Documentation Specification SDKs

Raw SQL

Every .omnidata container is a directory bundle containing standard SQLite databases. You do not need any SDK to work with them. Open the appropriate .db file with the sqlite3 CLI, a database browser, or any SQLite library in any language. This page covers the essential setup and common queries.

Container structure

instance.omnidata/
  index.db        — resources, chunks, embeddings, FTS5, deltas, queue, kv
  memory.db       — collections, edges, tags, memory records
  blobs/          — content-addressed files on the filesystem
  manifest.json   — container identity and metadata
  adapters.json   — adapter registry and state

Opening and configuring

sqlite3 CLI

# Open index.db for content search, resources, chunks
sqlite3 my-instance.omnidata/index.db

# Open memory.db for collections, memory, edges
sqlite3 my-instance.omnidata/memory.db

Once inside, set the required PRAGMAs:

PRAGMA journal_mode = WAL;
PRAGMA foreign_keys = ON;
PRAGMA cache_size = -64000;

These PRAGMAs are not stored persistently (except journal_mode, which is).
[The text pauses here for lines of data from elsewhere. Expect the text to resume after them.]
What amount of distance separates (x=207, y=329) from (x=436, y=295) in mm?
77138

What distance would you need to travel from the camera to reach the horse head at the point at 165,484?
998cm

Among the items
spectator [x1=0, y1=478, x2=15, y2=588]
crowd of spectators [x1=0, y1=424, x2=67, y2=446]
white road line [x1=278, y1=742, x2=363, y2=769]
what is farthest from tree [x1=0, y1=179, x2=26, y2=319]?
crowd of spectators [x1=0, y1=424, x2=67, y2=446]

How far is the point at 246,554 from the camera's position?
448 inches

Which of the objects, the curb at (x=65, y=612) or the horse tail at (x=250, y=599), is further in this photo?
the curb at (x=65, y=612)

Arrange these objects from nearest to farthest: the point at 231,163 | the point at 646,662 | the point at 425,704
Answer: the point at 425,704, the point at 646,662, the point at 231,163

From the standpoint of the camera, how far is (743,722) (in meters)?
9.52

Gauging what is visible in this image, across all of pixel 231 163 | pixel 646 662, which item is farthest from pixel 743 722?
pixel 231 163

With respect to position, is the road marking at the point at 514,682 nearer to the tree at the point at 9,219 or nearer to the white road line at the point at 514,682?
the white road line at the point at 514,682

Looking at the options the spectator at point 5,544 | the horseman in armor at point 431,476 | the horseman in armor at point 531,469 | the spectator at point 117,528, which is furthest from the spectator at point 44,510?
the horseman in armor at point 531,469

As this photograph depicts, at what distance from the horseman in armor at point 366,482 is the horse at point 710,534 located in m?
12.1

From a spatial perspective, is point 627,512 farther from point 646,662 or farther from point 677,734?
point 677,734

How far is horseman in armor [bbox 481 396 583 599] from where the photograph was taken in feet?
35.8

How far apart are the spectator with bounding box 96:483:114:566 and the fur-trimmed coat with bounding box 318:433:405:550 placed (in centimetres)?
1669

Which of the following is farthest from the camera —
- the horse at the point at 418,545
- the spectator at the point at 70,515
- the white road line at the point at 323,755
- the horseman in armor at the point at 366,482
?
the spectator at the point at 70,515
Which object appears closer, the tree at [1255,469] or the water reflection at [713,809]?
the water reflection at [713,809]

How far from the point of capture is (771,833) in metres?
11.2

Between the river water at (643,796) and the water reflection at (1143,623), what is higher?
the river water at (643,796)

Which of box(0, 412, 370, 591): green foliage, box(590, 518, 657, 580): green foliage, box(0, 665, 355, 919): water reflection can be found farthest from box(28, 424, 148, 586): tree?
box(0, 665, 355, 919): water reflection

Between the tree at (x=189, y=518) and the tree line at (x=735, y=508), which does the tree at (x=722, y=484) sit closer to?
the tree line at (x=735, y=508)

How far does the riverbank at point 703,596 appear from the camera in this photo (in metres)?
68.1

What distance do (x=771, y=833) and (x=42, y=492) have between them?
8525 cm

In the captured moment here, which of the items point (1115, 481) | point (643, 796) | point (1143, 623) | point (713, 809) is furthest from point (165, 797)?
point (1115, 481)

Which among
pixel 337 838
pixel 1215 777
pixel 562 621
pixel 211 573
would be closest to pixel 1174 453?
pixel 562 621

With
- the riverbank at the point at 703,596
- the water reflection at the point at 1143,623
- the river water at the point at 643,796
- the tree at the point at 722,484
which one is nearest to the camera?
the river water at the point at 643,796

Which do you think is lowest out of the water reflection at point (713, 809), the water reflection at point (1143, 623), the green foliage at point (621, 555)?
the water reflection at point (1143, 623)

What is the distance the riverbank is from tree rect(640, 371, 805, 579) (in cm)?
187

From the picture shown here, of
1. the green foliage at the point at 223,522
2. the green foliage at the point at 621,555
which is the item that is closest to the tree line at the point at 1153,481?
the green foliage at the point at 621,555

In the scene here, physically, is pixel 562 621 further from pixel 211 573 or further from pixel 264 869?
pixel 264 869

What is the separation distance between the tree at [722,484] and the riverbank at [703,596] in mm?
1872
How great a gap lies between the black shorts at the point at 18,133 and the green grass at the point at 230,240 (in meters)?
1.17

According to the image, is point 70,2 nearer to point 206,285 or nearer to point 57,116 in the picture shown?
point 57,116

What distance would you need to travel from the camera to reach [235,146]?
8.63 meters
Set foreign_keys and cache_size every time you open a database.

Convenience: .sqliterc

Add to ~/.sqliterc so PRAGMAs are set automatically:

.mode column
.headers on
PRAGMA foreign_keys = ON;
PRAGMA cache_size = -64000;

Exploring the schema

-- List all tables (works in either database)
SELECT name FROM sqlite_master WHERE type='table' ORDER BY name;

-- Describe a table
PRAGMA table_info(omnidata_resources);

To inspect the manifest or adapter registry, read the JSON files directly:

cat my-instance.omnidata/manifest.json | python3 -m json.tool
cat my-instance.omnidata/adapters.json | python3 -m json.tool

Common queries (index.db)

List recent resources

-- index.db
SELECT uri, title, source, pipeline_state, resource_at
FROM omnidata_resources
WHERE deleted_at IS NULL
ORDER BY resource_at DESC
LIMIT 20;

Count resources by source

-- index.db
SELECT source, COUNT(*) as count
FROM omnidata_resources
WHERE deleted_at IS NULL
GROUP BY source
ORDER BY count DESC;

Pipeline state summary

-- index.db
SELECT pipeline_state, COUNT(*) as count
FROM omnidata_resources
WHERE deleted_at IS NULL
GROUP BY pipeline_state;

Full-text search

-- index.db
SELECT c.content, r.title, r.uri
FROM fts_chunks fts
JOIN omnidata_chunks c ON c.rowid = fts.rowid
JOIN omnidata_resources r ON r.id = c.resource_id
WHERE fts_chunks MATCH 'search query here'
  AND c.deleted_at IS NULL
  AND r.deleted_at IS NULL
ORDER BY rank
LIMIT 10;

FTS5 syntax reference

-- Exact phrase
WHERE fts_chunks MATCH '"exact phrase"'

-- Boolean AND
WHERE fts_chunks MATCH 'term1 AND term2'

-- Boolean OR
WHERE fts_chunks MATCH 'term1 OR term2'

-- NOT
WHERE fts_chunks MATCH 'term1 NOT term2'

-- Proximity (within 5 tokens)
WHERE fts_chunks MATCH 'NEAR(term1 term2, 5)'

-- Column filter (if FTS table has multiple columns)
WHERE fts_chunks MATCH 'content:search terms'

View adapter configuration

Adapter configuration lives in adapters.json, not in a SQL table:

cat my-instance.omnidata/adapters.json | python3 -m json.tool

Find resources with blobs

Blobs are stored as content-addressed files in the blobs/ directory. To find resources that have blob content:

-- index.db
SELECT uri, title, mime_type, byte_size, content_hash
FROM omnidata_resources
WHERE content_hash IS NOT NULL
  AND deleted_at IS NULL
ORDER BY byte_size DESC
LIMIT 20;

Then read the blob from the filesystem:

# Blobs are stored at blobs/<first-2-chars>/<full-hash>
cat my-instance.omnidata/blobs/ab/abcdef1234...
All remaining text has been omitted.